## Exercise prompt
Would you transcribe the listing that follows word for word, skipping pictures?

## Supplied entries
────────────────
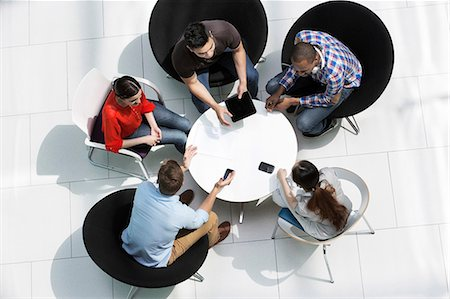 Overhead view of colleagues in meeting Stock Photo - Premium Royalty-Free, Code: 614-06169567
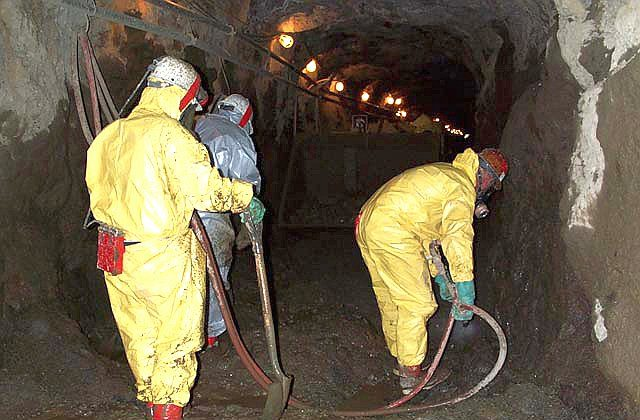 Workers remove mercury contaminated sediments from the Polar Star Mine Superfund site in this file photo. The EPA added two new sites to its priority cleanup list last week. (Courtesy of EPA.gov)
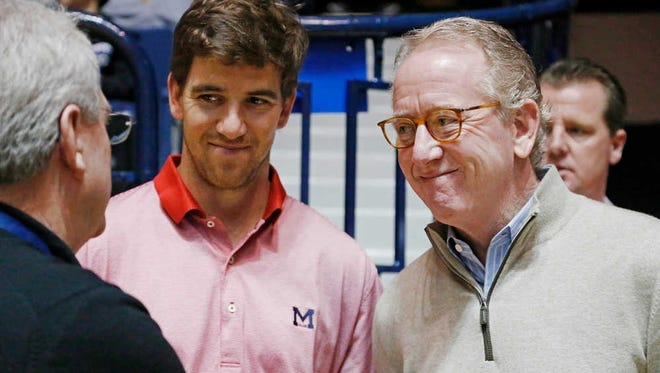 Ole Miss legend Archie Manning, right, is stepping down from the college football playoff selection committee.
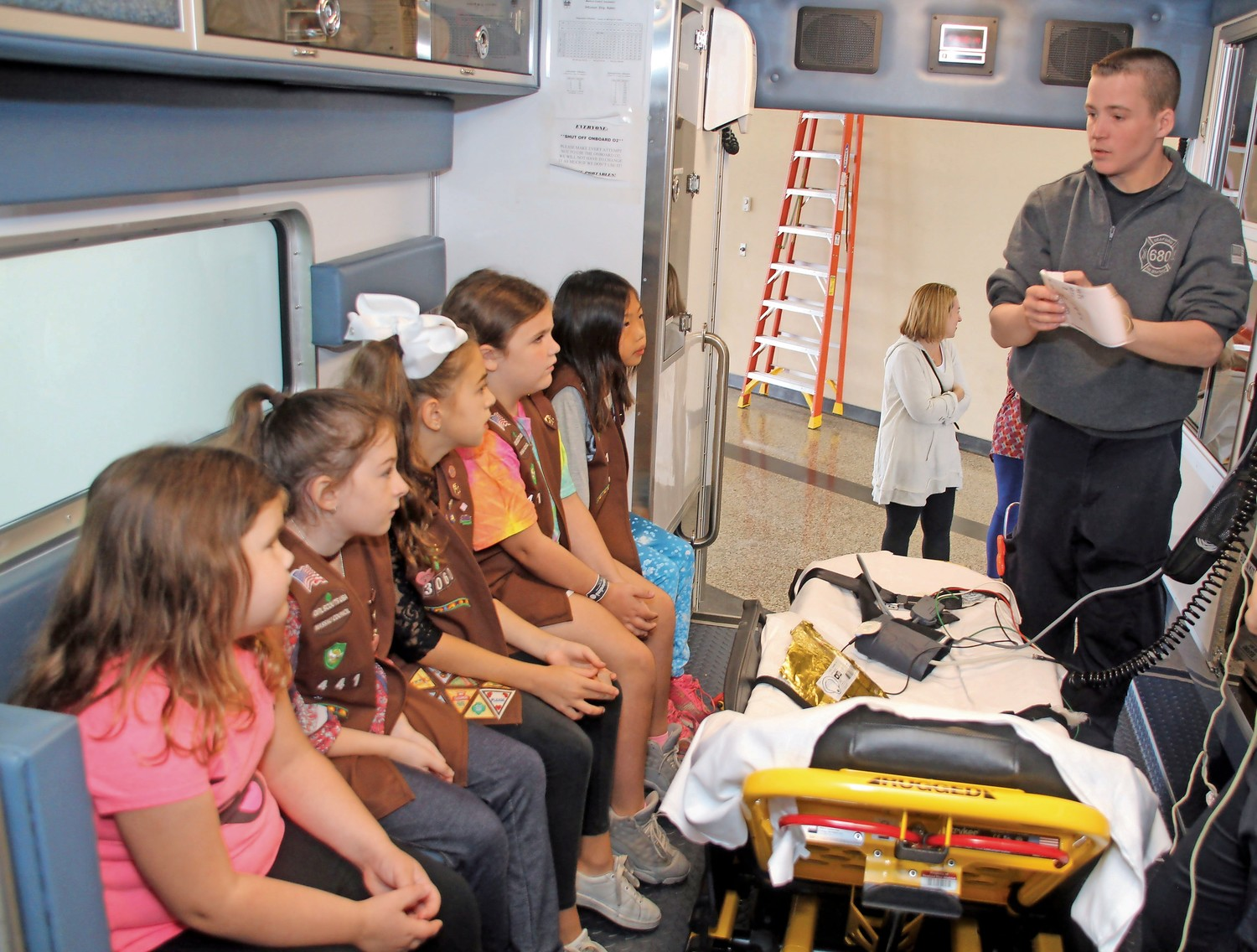 Seaford Fire Medic Tommy Reid explained some of the medical tools that are used in an emergency to Girl Scout Troops 3441 and 3060 at the department's open house. From left, Erin Comiskey, Hannah Curry, Amelia Curry, Emily Comiskey and Abigail Wind.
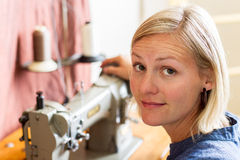 Pretty Blonde Woman At Sewing Machine Royalty Free Stock Photo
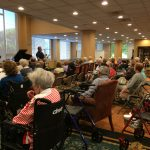 A group of independent living residents at The Watermark at 3030 Park in their main lounge listening to 2 talented musicians.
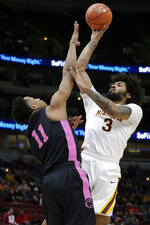 Minnesota's Jordan Murphy (3) shoots over Penn State's Lamar Stevens (11) during the first half of an NCAA college basketball game in the second round of the Big Ten Conference tournament, Thursday, March 14, 2019, in Chicago. (AP Photo/Kiichiro Sato)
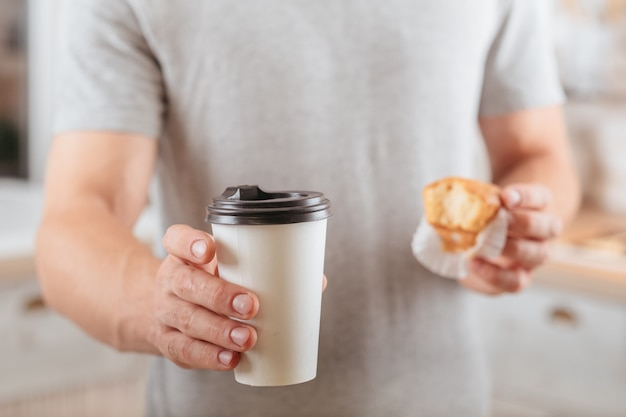 Coffee break. take away. man holding muffin and disposable mockup cup with hot drink.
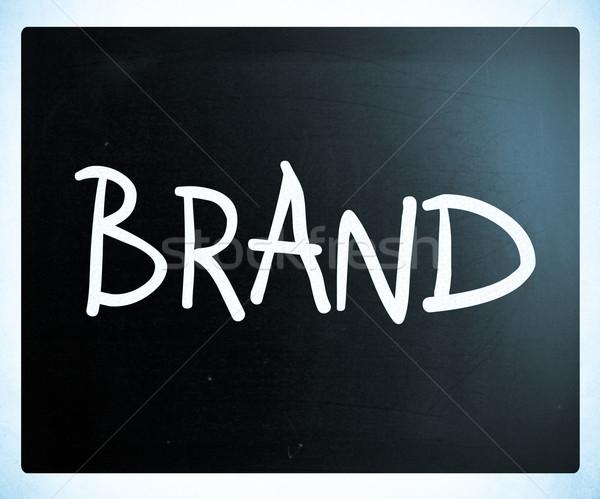 'BRAND' handwritten with white chalk on a blackboard Stock photo © nenovbrothers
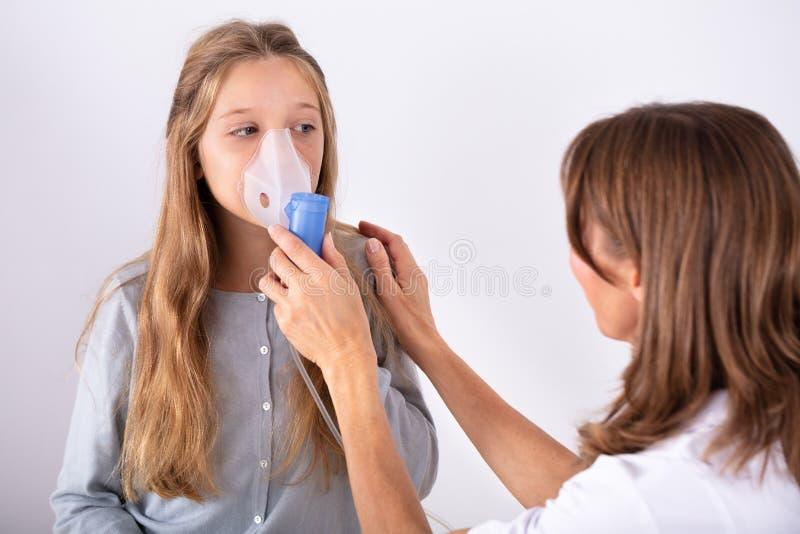 Arts Using Inhaler Mask op Meisje stock foto's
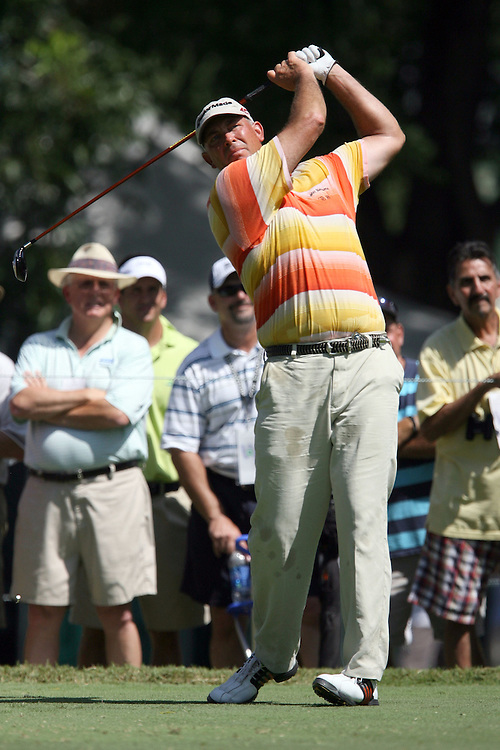 09 August 2007: Tom Lehman tees off on the 4th hole during the first round of the 89th PGA Championship at Southern Hills Country Club in Tulsa, OK.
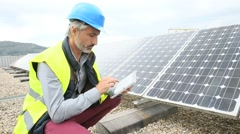 Mature engineer on building roof checking solar panels - stock footage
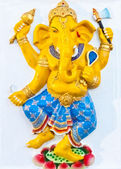Golden ganesha standing on lotus — Stock Photo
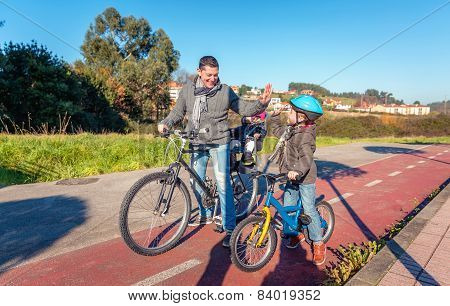 Father and son giving five by success riding bicycle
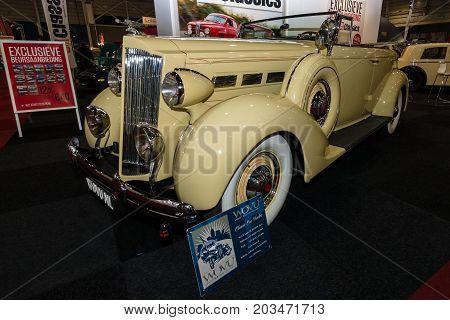 MAASTRICHT NETHERLANDS - JANUARY 09 2015: Oldtimer Packard 120 Convertible Sedan with Dietrich Body 1937. International Exhibition InterClassics & Topmobiel 2015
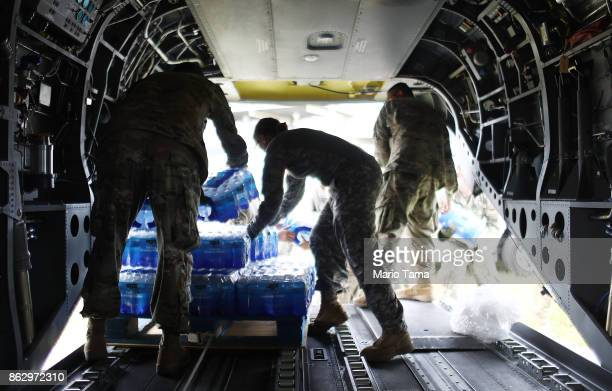 Army soldiers offload bottled water from a helicopter during recovery efforts four weeks after Hurricane Maria struck on October 18, 2017 in Utuado,...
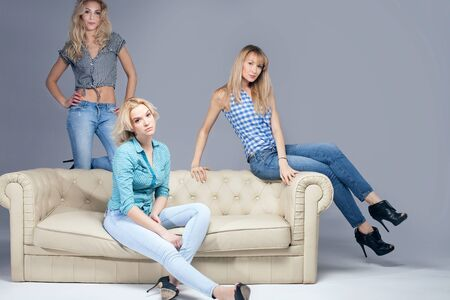 Three beautiful young woman posing in fashionable jeans, looking at camera. Blonde girls. Studio photo.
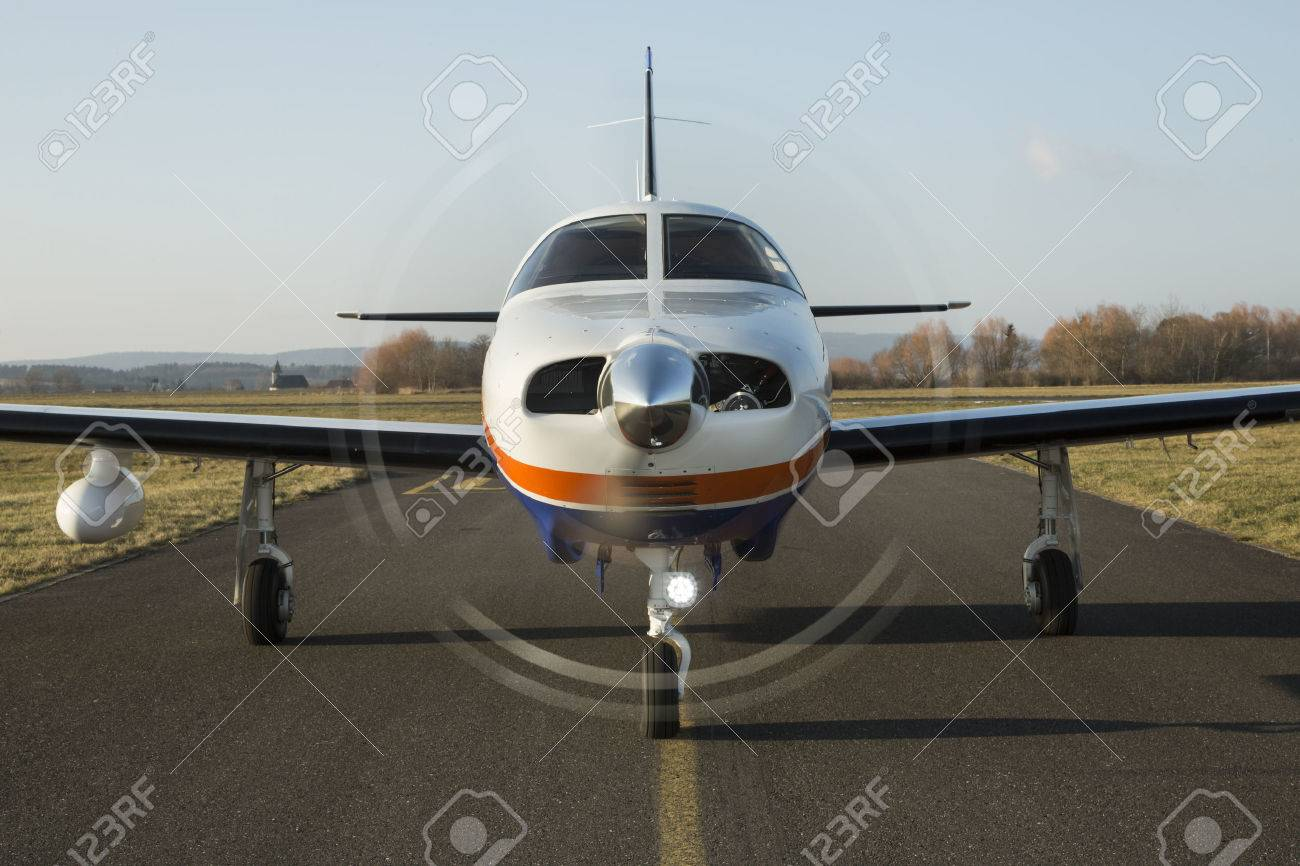 Small private single-engine piston aircraft on runway, front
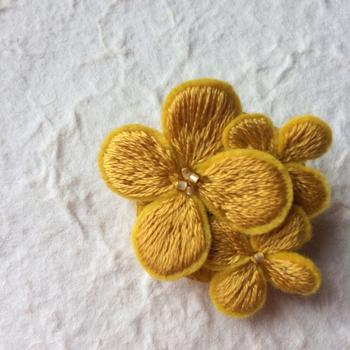 フェルト地に刺繍を施した、ぷっくりと可愛らしい花びら。手作りのぬくもりがいっぱいの花びらを3枚重ねて、立体的なデザインのブローチにしています。シンプルなお洋服に合わせると、そのおしゃれさが引き立ちます。
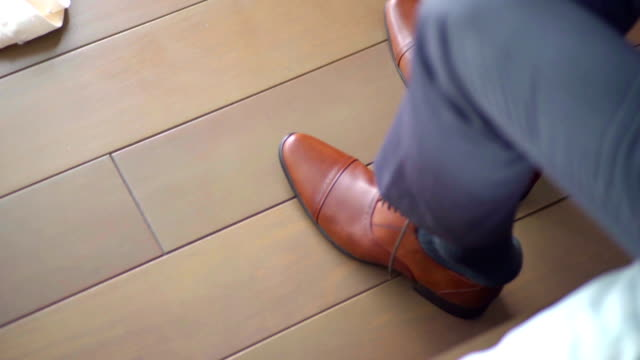 vídeos de stock, filmes e b-roll de homem coloca sapatos - laço acessório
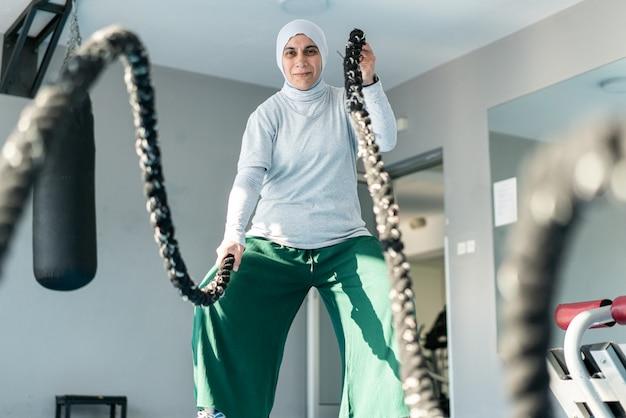 Volwassen moslimvrouw met behulp van touwen in de sportschool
────────────────
## Result of this exercise
 Overhead view of colleagues in meeting Stock Photo - Premium Royalty-Free, Code: 614-06169567
 Workers remove mercury contaminated sediments from the Polar Star Mine Superfund site in this file photo. The EPA added two new sites to its priority cleanup list last week. (Courtesy of EPA.gov)
 Ole Miss legend Archie Manning, right, is stepping down from the college football playoff selection committee.
 Seaford Fire Medic Tommy Reid explained some of the medical tools that are used in an emergency to Girl Scout Troops 3441 and 3060 at the department's open house. From left, Erin Comiskey, Hannah Curry, Amelia Curry, Emily Comiskey and Abigail Wind.
 Pretty Blonde Woman At Sewing Machine Royalty Free Stock Photo
 A group of independent living residents at The Watermark at 3030 Park in their main lounge listening to 2 talented musicians.
 Minnesota's Jordan Murphy (3) shoots over Penn State's Lamar Stevens (11) during the first half of an NCAA college basketball game in the second round of the Big Ten Conference tournament, Thursday, March 14, 2019, in Chicago. (AP Photo/Kiichiro Sato)
 Coffee break. take away. man holding muffin and disposable mockup cup with hot drink.
 'BRAND' handwritten with white chalk on a blackboard Stock photo © nenovbrothers
 Arts Using Inhaler Mask op Meisje stock foto's
 09 August 2007: Tom Lehman tees off on the 4th hole during the first round of the 89th PGA Championship at Southern Hills Country Club in Tulsa, OK.
 Mature engineer on building roof checking solar panels - stock footage
Golden ganesha standing on lotus — Stock Photo
 Father and son giving five by success riding bicycle
 MAASTRICHT NETHERLANDS - JANUARY 09 2015: Oldtimer Packard 120 Convertible Sedan with Dietrich Body 1937. International Exhibition InterClassics & Topmobiel 2015
 Army soldiers offload bottled water from a helicopter during recovery efforts four weeks after Hurricane Maria struck on October 18, 2017 in Utuado,...
 Three beautiful young woman posing in fashionable jeans, looking at camera. Blonde girls. Studio photo.
 Small private single-engine piston aircraft on runway, front
 フェルト地に刺繍を施した、ぷっくりと可愛らしい花びら。手作りのぬくもりがいっぱいの花びらを3枚重ねて、立体的なデザインのブローチにしています。シンプルなお洋服に合わせると、そのおしゃれさが引き立ちます。
 vídeos de stock, filmes e b-roll de homem coloca sapatos - laço acessório
 Volwassen moslimvrouw met behulp van touwen in de sportschool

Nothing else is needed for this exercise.